Stored data

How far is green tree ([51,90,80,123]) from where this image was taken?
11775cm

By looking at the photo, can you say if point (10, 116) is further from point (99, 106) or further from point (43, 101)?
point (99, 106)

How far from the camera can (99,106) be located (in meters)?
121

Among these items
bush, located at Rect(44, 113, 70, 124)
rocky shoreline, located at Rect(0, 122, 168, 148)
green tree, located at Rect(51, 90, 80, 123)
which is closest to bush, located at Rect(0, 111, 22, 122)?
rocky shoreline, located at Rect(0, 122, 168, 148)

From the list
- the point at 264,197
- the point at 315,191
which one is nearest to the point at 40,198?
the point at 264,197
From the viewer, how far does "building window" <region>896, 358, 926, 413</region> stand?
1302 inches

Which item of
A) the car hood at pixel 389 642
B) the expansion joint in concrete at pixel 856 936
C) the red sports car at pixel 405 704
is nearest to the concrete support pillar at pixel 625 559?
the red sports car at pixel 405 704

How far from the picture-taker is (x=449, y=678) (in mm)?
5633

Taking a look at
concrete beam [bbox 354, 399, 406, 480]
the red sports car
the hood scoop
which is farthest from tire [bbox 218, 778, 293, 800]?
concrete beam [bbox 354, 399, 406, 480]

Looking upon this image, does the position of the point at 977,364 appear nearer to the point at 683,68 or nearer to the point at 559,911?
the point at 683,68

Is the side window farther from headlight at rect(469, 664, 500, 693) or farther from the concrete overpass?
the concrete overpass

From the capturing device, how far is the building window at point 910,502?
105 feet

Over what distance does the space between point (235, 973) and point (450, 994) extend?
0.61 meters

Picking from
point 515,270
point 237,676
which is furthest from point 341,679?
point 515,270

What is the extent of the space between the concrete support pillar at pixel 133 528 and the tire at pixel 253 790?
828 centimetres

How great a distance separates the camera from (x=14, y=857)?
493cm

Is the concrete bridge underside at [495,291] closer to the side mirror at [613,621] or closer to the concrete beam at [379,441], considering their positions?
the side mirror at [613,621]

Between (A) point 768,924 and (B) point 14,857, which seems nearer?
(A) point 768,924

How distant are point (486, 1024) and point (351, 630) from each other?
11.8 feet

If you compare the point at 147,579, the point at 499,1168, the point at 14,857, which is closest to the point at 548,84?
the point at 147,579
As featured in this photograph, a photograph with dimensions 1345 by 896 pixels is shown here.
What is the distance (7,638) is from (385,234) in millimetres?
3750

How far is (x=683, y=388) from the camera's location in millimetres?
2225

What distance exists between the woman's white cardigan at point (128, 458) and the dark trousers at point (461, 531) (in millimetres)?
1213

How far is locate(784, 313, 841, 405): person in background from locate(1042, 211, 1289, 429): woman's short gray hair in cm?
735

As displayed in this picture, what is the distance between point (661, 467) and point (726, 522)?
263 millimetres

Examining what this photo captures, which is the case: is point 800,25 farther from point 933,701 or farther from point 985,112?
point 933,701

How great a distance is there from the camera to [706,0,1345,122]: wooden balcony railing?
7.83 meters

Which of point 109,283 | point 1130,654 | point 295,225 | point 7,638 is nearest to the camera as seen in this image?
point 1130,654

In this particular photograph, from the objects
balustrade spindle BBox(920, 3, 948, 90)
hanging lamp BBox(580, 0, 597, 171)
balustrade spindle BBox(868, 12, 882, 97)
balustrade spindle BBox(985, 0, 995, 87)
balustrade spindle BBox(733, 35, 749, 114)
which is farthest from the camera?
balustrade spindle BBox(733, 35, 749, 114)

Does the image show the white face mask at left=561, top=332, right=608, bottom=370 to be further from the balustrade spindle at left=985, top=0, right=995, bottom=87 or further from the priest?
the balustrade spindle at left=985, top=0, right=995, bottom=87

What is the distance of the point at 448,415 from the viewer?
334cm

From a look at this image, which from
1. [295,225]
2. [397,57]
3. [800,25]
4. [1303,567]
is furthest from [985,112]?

Stated exercise:
Reproduce the material above without altering a single character.

Written answer:
How far is green tree ([51,90,80,123]) from where this image was taken?
11775cm

By looking at the photo, can you say if point (10, 116) is further from point (99, 106) or further from point (43, 101)?
point (99, 106)

How far from the camera can (99,106) be located (in meters)?
121

Among these items
bush, located at Rect(44, 113, 70, 124)
rocky shoreline, located at Rect(0, 122, 168, 148)
green tree, located at Rect(51, 90, 80, 123)
which is closest to bush, located at Rect(0, 111, 22, 122)?
rocky shoreline, located at Rect(0, 122, 168, 148)

From the list
- the point at 264,197
- the point at 315,191
which one is nearest to the point at 40,198?
the point at 264,197
From the viewer, how far does "building window" <region>896, 358, 926, 413</region> stand?
1302 inches

Which item of
A) the car hood at pixel 389 642
B) the expansion joint in concrete at pixel 856 936
C) the red sports car at pixel 405 704
is nearest to the concrete support pillar at pixel 625 559?
the red sports car at pixel 405 704

How far from the picture-taker is (x=449, y=678) (in mm)?
5633

Taking a look at
concrete beam [bbox 354, 399, 406, 480]
the red sports car
the hood scoop
which is farthest from tire [bbox 218, 778, 293, 800]?
concrete beam [bbox 354, 399, 406, 480]

Looking upon this image, does the position of the point at 977,364 appear nearer to the point at 683,68 or nearer to the point at 559,911?
the point at 683,68

Is the side window farther from headlight at rect(469, 664, 500, 693) or farther from the concrete overpass?
the concrete overpass

From the capturing device, how far is the building window at point 910,502?
105 feet

Over what distance does the space between point (235, 973) and point (450, 994) extend?
0.61 meters

Picking from
point 515,270
point 237,676
which is furthest from point 341,679?
point 515,270

What is the extent of the space between the concrete support pillar at pixel 133 528 and the tire at pixel 253 790?
828 centimetres

How great a distance separates the camera from (x=14, y=857)?
493cm

Is the concrete bridge underside at [495,291] closer to the side mirror at [613,621] or closer to the concrete beam at [379,441], considering their positions?
the side mirror at [613,621]

Between (A) point 768,924 and (B) point 14,857, which seems nearer?
(A) point 768,924

How distant are point (486, 1024) and point (351, 630) from each other?
11.8 feet

If you compare the point at 147,579, the point at 499,1168, the point at 14,857, which is closest to the point at 548,84?
the point at 147,579
As featured in this photograph, a photograph with dimensions 1345 by 896 pixels is shown here.
What is the distance (7,638) is from (385,234) in millimetres?
3750

How far is (x=683, y=388) from the camera's location in millimetres?
2225

What distance exists between the woman's white cardigan at point (128, 458) and the dark trousers at point (461, 531) (in millimetres)?
1213

How far is locate(784, 313, 841, 405): person in background from locate(1042, 211, 1289, 429): woman's short gray hair in cm?
735

As displayed in this picture, what is the distance between point (661, 467) and point (726, 522)?
263 millimetres

Examining what this photo captures, which is the case: is point 800,25 farther from point 933,701 or farther from point 985,112?
point 933,701

How great a distance is there from the camera to [706,0,1345,122]: wooden balcony railing?
7.83 meters

Which of point 109,283 | point 1130,654 | point 295,225 | point 7,638 is nearest to the camera as seen in this image?
point 1130,654

In this particular photograph, from the objects
balustrade spindle BBox(920, 3, 948, 90)
hanging lamp BBox(580, 0, 597, 171)
balustrade spindle BBox(868, 12, 882, 97)
balustrade spindle BBox(985, 0, 995, 87)
balustrade spindle BBox(733, 35, 749, 114)
which is farthest from the camera?
balustrade spindle BBox(733, 35, 749, 114)

Does the image show the white face mask at left=561, top=332, right=608, bottom=370 to be further from the balustrade spindle at left=985, top=0, right=995, bottom=87 or further from the priest?
the balustrade spindle at left=985, top=0, right=995, bottom=87

What is the distance of the point at 448,415 from the viewer?
334cm

From a look at this image, which from
1. [295,225]
2. [397,57]
3. [800,25]
4. [1303,567]
is furthest from [985,112]?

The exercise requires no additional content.